Requiring that users resetting passwords answer only a single challenge question — not to mention one that had been selected from the typical short list of generic questions such as “What is your favorite city?” and “What is your favorite sports team?” — makes it just too easy for potential hackers to guess the answer and gain access to sensitive and private information. Such questions have a limited number of possible answers, allowing the guessing game to be that much more easy. Even with more personal yet general questions such as “Where did you go to high school?” or “What is your dog’s name?”, someone with very little knowledge of the user can make a pretty good guess.

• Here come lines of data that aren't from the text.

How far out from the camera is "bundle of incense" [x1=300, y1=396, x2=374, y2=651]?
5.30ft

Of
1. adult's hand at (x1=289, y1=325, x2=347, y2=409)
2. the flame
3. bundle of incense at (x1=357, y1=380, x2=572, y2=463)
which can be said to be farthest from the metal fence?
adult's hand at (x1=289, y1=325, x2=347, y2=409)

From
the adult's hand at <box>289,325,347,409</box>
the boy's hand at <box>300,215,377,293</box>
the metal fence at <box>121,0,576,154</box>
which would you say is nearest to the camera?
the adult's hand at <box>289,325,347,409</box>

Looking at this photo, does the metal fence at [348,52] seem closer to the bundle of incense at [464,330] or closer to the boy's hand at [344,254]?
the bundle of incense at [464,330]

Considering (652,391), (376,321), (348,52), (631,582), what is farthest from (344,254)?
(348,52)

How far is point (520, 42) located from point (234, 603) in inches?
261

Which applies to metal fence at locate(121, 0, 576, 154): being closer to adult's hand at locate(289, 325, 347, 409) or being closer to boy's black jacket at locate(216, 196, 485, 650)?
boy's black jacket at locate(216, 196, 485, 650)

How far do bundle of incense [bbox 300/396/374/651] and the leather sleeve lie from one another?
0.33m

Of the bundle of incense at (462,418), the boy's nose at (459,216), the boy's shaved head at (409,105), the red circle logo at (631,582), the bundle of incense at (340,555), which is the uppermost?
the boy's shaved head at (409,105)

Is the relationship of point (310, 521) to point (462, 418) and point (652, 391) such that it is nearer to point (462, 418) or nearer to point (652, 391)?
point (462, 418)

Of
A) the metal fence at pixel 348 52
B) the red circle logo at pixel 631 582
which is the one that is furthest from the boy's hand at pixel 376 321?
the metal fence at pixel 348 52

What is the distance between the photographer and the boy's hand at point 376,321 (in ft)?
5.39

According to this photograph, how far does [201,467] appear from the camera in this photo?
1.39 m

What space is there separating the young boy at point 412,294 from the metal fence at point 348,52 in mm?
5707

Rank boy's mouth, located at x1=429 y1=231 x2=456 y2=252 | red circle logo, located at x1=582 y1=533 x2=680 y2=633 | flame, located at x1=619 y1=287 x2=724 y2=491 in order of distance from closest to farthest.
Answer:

That is why, as part of the stronger authentication capabilities we offer our customers, we provide multiple challenge question functionality for password recovery/reset that allows IT security administrators to create 10 questions that users provide answers to at the initial set-up. These questions can be as secure as the administrators want to make them. Then, the administrators can configure whether users are asked to respond to three, five or more randomly selected questions from the list to perform the password reset. For administrators who need assistance creating challenge questions that will not have common answers yet will be easy for users to remember, our professional services team is equipped with ideas.
As Stuart Schechter, the Microsoft researcher quoted in the article points out, “Back-up authentication schemes should have two important characteristics. They should be reliable, allowing a legitimate user to gain access to his or her account, and they should be secure, preventing unauthorized users from gaining access.” Our multiple challenge question functionality possesses both.